My starting point is simple. The definition of ‘state’ or ‘modern state’ should derive from understanding the state as we know it today so that we can then reach back in time for the elements that produced its formation. My definition of ‘state’ is one that cannot be applied to any of the medieval territories that will now receive our attention.
The state was in an abstract sense correctly conceived (a better term might be ‘imagined’) by medieval scholars and political philosophers as the territorial unit for governance that was responsible for the pursuit and representation of ‘common good’ or ‘common utility’ summarised in a Latin term ‘status’. The relevance of medieval ‘status’ lies, for present purposes, in my conceptual distinction between ‘status’ and ‘rank’ and in the ways highly ranked individuals sought to justify their personal and discretionary authority with recourse to the writings of scholars and philosophers—lay and clerical—who devised doctrines for an underlying public utility of state. It is paradoxically true that medieval writings on status and related conceptions of public law as opposed to private law did eventually inform the thinking of post-medieval seventeenth and eighteenth century practitioners and ideologues during their more definitionally valid and genuinely articulated state formations. But in medieval times and in the most practical terms we must make do in the introductions with facts on the ground, i.e. with realities of governance rather than with doctrines and ideals.
Every state requires coexistence and functional interaction of three organisational spheres: administration, law, and representation. There were certain developments in medieval European governance that clearly were requisite for state formation. There was a large amount of formal law making, some original—based on local custom—but mostly as a direct outgrowth of previously codified Roman law. Law became more necessary than ever for maintaining and expanding the arrayed forms of rulership that characterised European polities. Similarly there were visible and recorded advances in administration which depended on writing and innovative methods of organising hierocratic and secular rulership. Advances in ‘representation’ were by comparison far more modest. In no shape or form can medieval societies be conceived as having progressed to the kinds of representation pioneered in the early modern polities. Yet in organisational terms representation certainly broke new ground in the middle ages. Therefore, in each administrative or legal or representational sphere there are to be found medieval formations of state-like features which demand attention.
Looking ahead in time within the context of my general typology of societies I have made an assumption that the integration of the lineaments of ‘state’ only became apparent in early modernity as a result of constitutional revolutions that deprived monarchial executives of their personal legislative mandates—and other powers, such the lordly monopoly of organised violence—by empowering more or less genuinely ‘free’ representative parliaments and by setting in train processes that then led to the further ‘separations’ by means of which multiple and overlapping judiciaries became single independent institutions on their own account. These epochal evolutions that were initiated in England are to be examined under a heading of ‘modern society’.
Therefore I have approached the medieval period with an assumption that the modern states corresponding to modern societies are systems of interacting institutions in the absence of one exclusive centre of power. This absence of a central control is also by definition the nature of a ‘system’. By having created a decentred state consisting of three more or less equally powerful and functionally specialised institutions of state, a society becomes a mechanism for interaction which lacks a unipolar centre and yet is—or at least should and could be—solidly governed by the system of the state.

-.-.-

## Exercise requirements
**A)** Name the organisational spheres that the passage on medieval state formation says every state requires.
**B)** Answer these questions from the passage on medieval state formation:
(i) Which Latin term summarised the 'common good' or 'common utility'?
(ii) In which of the three spheres does the passage call medieval advances "far more modest"?
(iii) In which country were the "epochal evolutions" toward the modern state initiated?
**C)** Extend the passage on medieval state formation, picking up after its final sentence.
The listing after this sentence is separate material with no connection to the passage on medieval state formation.

## Data excerpt
-.-.-

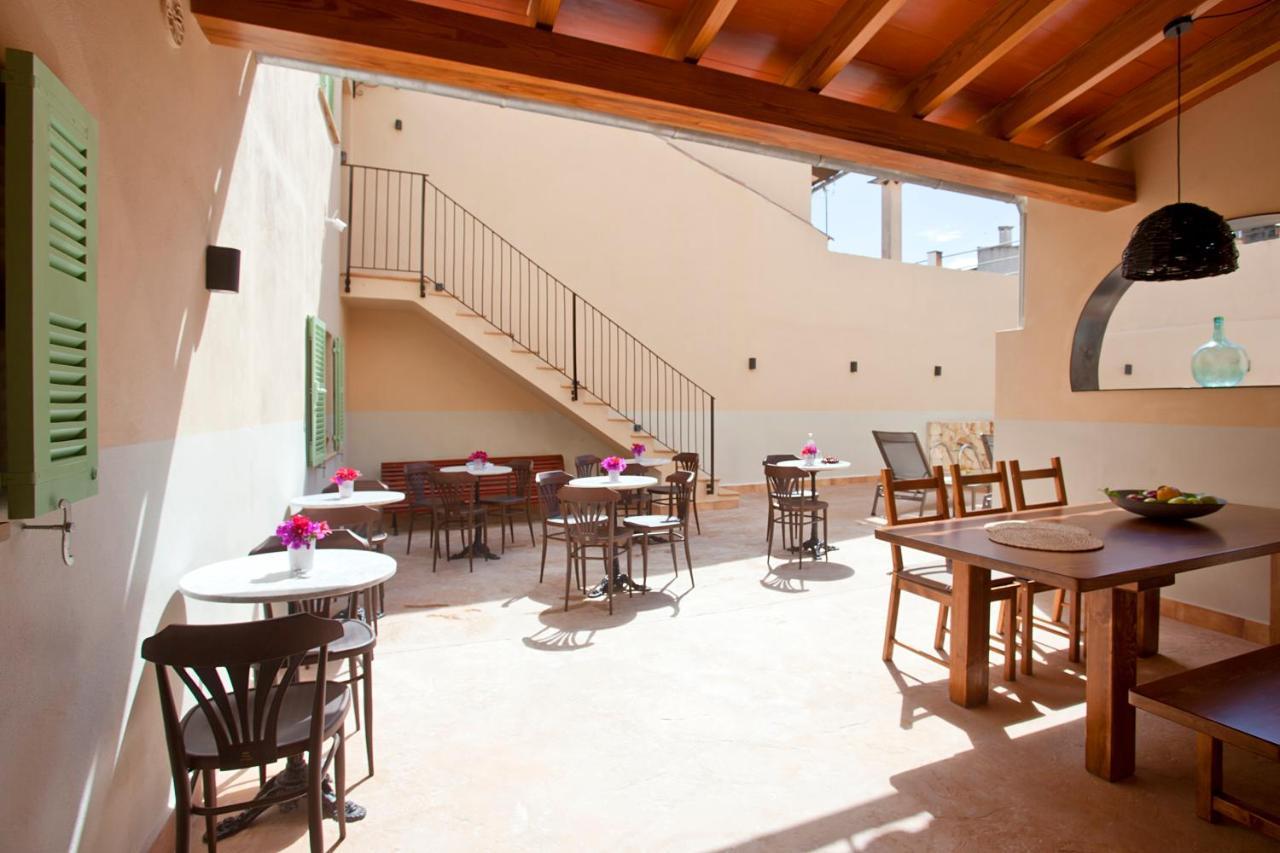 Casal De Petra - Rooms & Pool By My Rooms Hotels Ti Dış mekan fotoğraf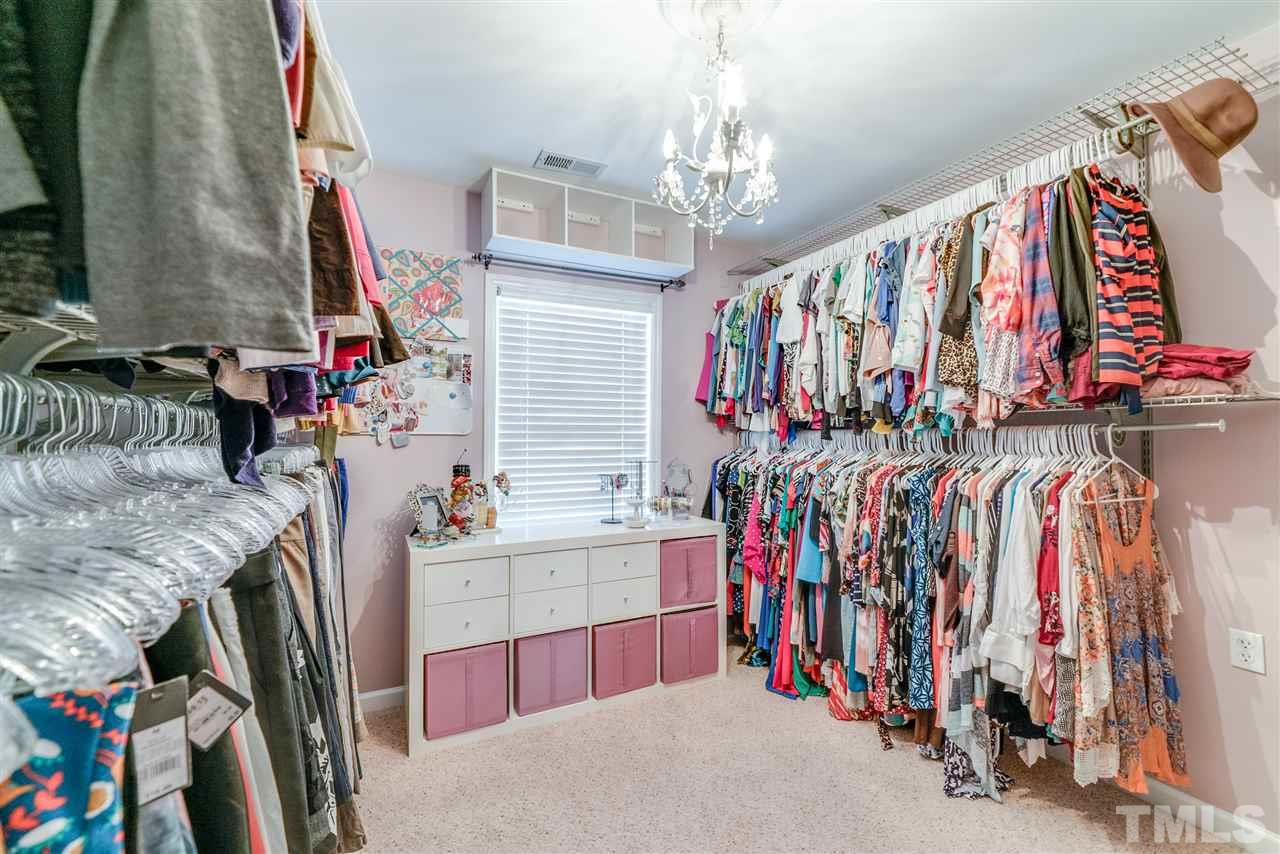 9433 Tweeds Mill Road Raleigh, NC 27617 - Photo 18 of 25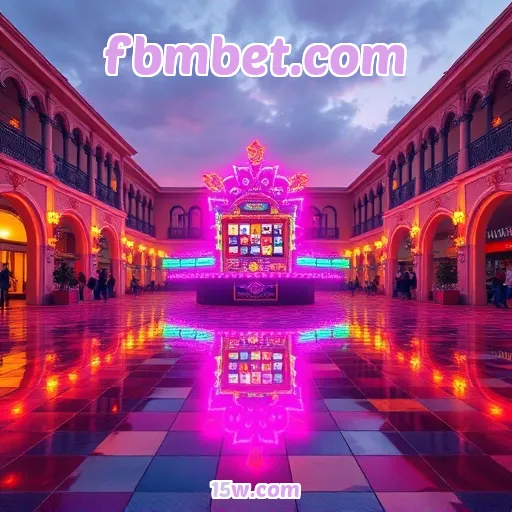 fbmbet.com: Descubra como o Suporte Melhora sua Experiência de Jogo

-.-.-

## Exercise results
**A)** Administration, law, and representation.

**B)**
(i) Status.
(ii) Representation.
(iii) England.

**C)**
In the course of surveying the nature of medieval polities I hope to show again (the equivalent argument having already been made for Rome) that ‘system’ phenomena are not unique to states. Systems of governance are not preconditioned by territory-based cohesion or perfect synergy between the spheres of administration, law, and political representation. Once this insight is properly understood it becomes easier to appreciate the relative ease with which separations of power have been and could be made to work on behalf of today’s ever more complexly ‘demand-driven’ polities.
To categorise the predominant single type of society of the European middle ages in sociological terms I begin by identifying a singular continuous ‘common element’ for the period among the broadest conceivable and more or less continuously active units or arenas of territorial governance, which arguably can be reduced to three subtypes.
Of the three ‘unit’ types two are big and historically unique to the West: the largest legal-administrative organisation, the Latin church, and, secondly, the largest systemic association, the Holy Roman Empire. For purposes of tracing the evolutionary origins of medieval social rankings both units can be productively patterned forward in time from Carolingian antecedents. The third unit type is then accounted for by ubiquitous continuous proliferation of plethoras of fragmented autonomous lordship kingdoms throughout Europe during 600 years following the breakup of the Carolingian empire.
I analyse these one by one. A fourth type—the English type—will be dealt with separately as the topic to introduce early modern transition. The small England polity became differently ‘solid’ in its administration, law, representation, and doctrines.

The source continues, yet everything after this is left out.